Propeller Arena was one such game that never made it to our shelves, though the story behind why is a little more complicated. Developed by AM2; the team behind the Shenmue series, Outtrigger and Ferrari F355 Challenge; PA was to be an arcade-style aircraft combat game in which you battled it out death-match style using a range of planes and weapons over a selection of attractive looking landscapes. Preview copies had been sent out to gaming magazines and sites and had received a generally positive reception, IGN.com took particular note of the attractive graphics and enjoyable multi-player experience. So everything was looking good for a Fall 2001 release date.
Unfortunately then came the tragic events of September 11th. Considering the scale of this tragedy Sega deemed it inappropriate to release a flight sim with 9/11 so fresh in everyone's minds. The game itself never had a plot featuring anything to do with terrorism and wasn't set in New York, but Sega were concerned about players recreating the events of the tragedy in online play (there was a level set in the unfortunately titled 'Tower City') and as the game was to feature online voice chat via the microphone add-on, it was the recipe for a PR disaster. Sega decided the best thing for them to would be to hold off on the release of the game for the forseeable future. With the Dreamcast already so close to the end of it's lifespan it was clear PA was never going to get a Dreamcast release.

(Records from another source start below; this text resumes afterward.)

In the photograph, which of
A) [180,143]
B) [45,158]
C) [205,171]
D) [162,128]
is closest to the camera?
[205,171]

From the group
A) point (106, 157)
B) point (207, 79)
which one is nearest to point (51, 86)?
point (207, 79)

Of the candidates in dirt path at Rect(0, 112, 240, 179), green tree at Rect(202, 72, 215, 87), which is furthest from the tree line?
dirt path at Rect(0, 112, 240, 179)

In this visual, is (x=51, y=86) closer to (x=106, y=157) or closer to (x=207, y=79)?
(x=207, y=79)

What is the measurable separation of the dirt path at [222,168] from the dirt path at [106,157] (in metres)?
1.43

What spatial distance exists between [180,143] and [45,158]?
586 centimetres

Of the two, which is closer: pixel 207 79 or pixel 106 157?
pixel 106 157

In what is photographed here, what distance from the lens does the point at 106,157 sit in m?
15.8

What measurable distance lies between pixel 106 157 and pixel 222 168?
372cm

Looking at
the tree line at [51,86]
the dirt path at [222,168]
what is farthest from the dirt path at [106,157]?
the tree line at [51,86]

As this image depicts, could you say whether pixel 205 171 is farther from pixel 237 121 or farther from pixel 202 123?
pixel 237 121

That would have been the end of the story; with the best anyone could hope for was for Sega to bundle it in one of their retro compilation packs at some point in the future. That was until early 2004 when a group of people on the assemblergames.com message board (A site for collectors of gaming rarities) managed to get hold of a disk containing, what appears to a complete copy of the finished game. Mysteriously, not long after the game was leaked on-line via peer to peer sites so that anyone with a CD burner and no moral aversion to downloading copyrighted material could play it.

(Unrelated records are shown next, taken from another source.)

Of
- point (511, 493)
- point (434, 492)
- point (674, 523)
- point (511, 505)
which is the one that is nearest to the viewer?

So in the interest of good investigative journalism Dream On magazine have braved the murky pirate world for you dear reader, to get a copy for review.
You can choose from one of four modes; Championship - a career mode of sorts, Quick battle - for a one off dog fight, Training Arena - A training mode, along with a selection of mini-games and Network - For online play (which is unfortunately non-functioning).

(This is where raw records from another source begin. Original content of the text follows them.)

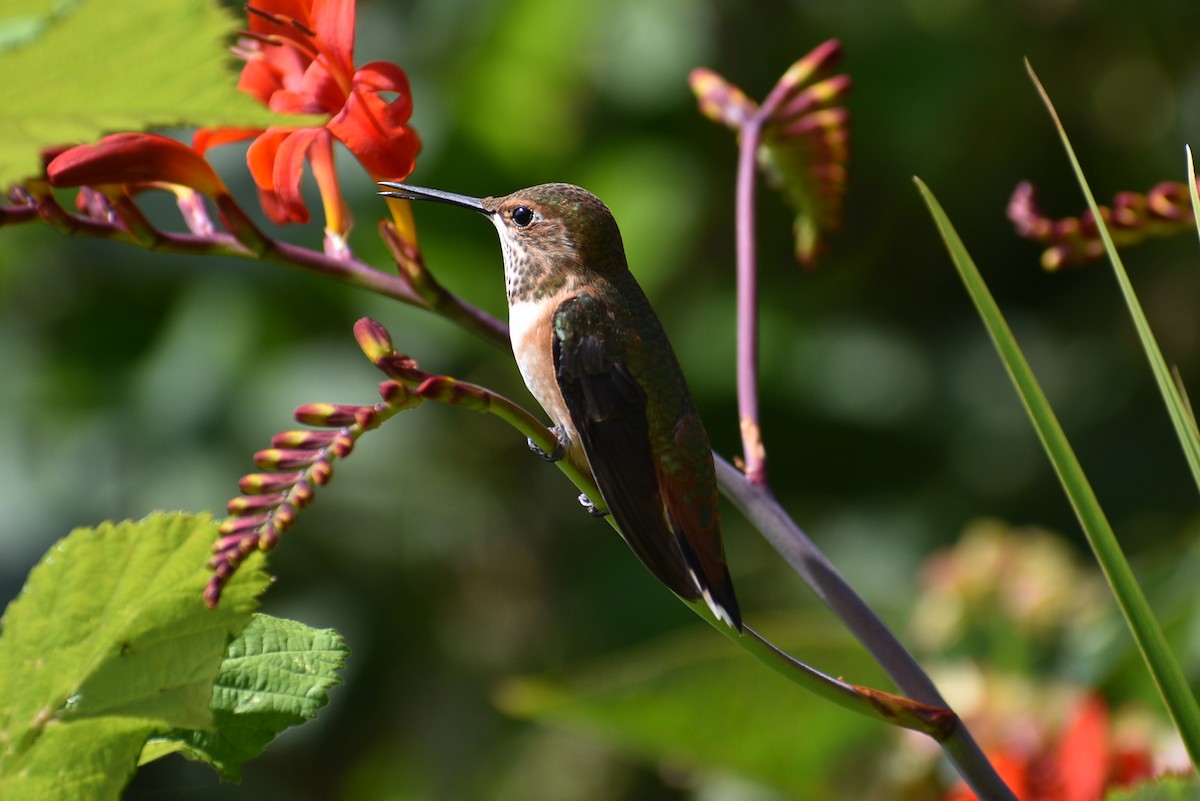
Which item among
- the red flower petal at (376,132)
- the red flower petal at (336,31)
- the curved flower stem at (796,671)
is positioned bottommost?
the curved flower stem at (796,671)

Fans of Crazy Taxi will feel right at home in the game, the presentation, the punk rock soundtrack and the instant accessibility definitely harks back to the classic series.
It truly is a shame the game never got released and we'll never get to experience the online multiplayer mode, if the split screen mode is anything to go by it would have certainly been up there with the better online Dreamcast games. Of course flight sim games have never sold consoles and it's unlikely to have improved Sega's fortunes in the hardware race but it's easily one of the most enjoyable flight sims (of the admitedly few that are out there) we've ever played. Of course we would never suggest anyone go out and break the law by downloading a copy, but if there are any bays you know where pirates congregate you could probably find a copy...
I still have to write the review portion of this (I haven't played the game in a long while :lol:) and do lots of tidying up of grammar and clumsy language- but feel free to crit away.